Mavida M.J., Laurent M.L. (dir.), Archives parlementaires de 1787 à 1860, Recueil complet des débats législatifs et politiques des Chambres françaises, Deuxième série (1800 à 1860), t. LXI, 1886.

Source : Gallica, identifiant ark :/12148/bpt6k480114w, disp. http://gallica.bnf.fr/ark:/12148/bpt6k480114w.r=.langFR.

les crises : 1830, de la crise ministérielle à la révolution

[p.617]

Paris, le 18 mars 1830.

Aujourd’hui, jeudi 18 mars, onze heures et demie, après la messe, le roi a reçu dans la salle du trône la grande députation de la Chambre des [p.618] députés des départements, chargée de présenter à Sa Majesté l’adresse votée par la Chambre.

A cette députation s’étaient joints plusieurs de MM. les députés.

Elle a été conduite à l’audience du roi par le marquis de Dreux-Brézé, grand maître, et les vicomtes de Romanet et de Baulny, aides des cérémonies de France, et le comte de La Rochebousseau, aide des cérémonies honoraire.

La députation a été présentée à Sa Majesté par le grand maître.
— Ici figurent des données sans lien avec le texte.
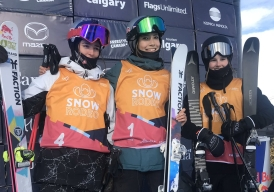 Slopestyle medallists stand on the podium after competing in the women's freestyle skiing event.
M. Royer-Collard, président de la Chambre des députés, a lu à Sa Majesté l’adresse conçue en ces termes :

« Sire, c’est avec une vive reconnaissance que vos fidèles sujets les députés des départements, réunis autour de votre trône, ont entendu de votre bouche auguste le témoignage flatteur de la confiance que vous leur accordez. Heureux de vous inspirer ce sentiment, sire, ils le justifient par l’inviolable fidélité dont ils viennent vous renouveler le respectueux hommage ; ils sauront le justifier encore par le loyal accomplissement de leurs devoirs.

Nous nous félicitons avec vous, sire, des événements qui ont consolidé la paix de l’Europe, affermi l’accord établi entre vous et vos alliés, et fait cesser en Orient le fléau de la guerre.

Puisse le peuple infortuné que vos généreux secours ont arraché à une destruction qui paraissait inévitable, trouver dans l’avenir que la protection de Votre Majesté lui prépare, son indépendance, sa force et sa liberté.

Nous faisons des vœux, sire, pour le succès des soins que vous consacrez, de concert avec vos alliés, à la réconciliation des princes de la maison de Bragance. C’eet un digne objet de la sollicitude de Votre Majesté, que de mettre un terme aux maux qui affligent le Portugal, sans porter atteinte au principe sacré de la légitimité, inviolable pour les rois, non moins que pour les peuples.

Votre Majesté avait suspendu les effets de son ressentiment contre une puissance barbaresque ; mais elle juge ne pas pouvoir différer plus longtemps de poursuivre la réparation éclatante d’une insulte faite à son pavillon. Nous attendrons avec respect les communications que Votre Majesté croira sans doute nécessaire de nous adresser sur un sujet qui touche à de si grands intérêts. Sire, toutes les fois qu’il s’agira de défendre la dignité de votre couronne et de protéger le commerce français, vous pouvez compter sur l’appui de votre peuple autant que sur son courage.

La Chambre s’associera avec reconnaissance aux mesures que vous lui proposerez pour fixer, en l’améliorant, le sort des militaires en retraite. Les lois qui lui seront présentées sur l’ordre judiciaire et sur l’administration auront droit aussi à son examen attentif.

La réduction que Votre Majesté nous annonce dans le revenu public est un symptôme dont la gravité nous afflige : nous mettrons tous nos soins à rechercher les causes du malaise qu’il indique.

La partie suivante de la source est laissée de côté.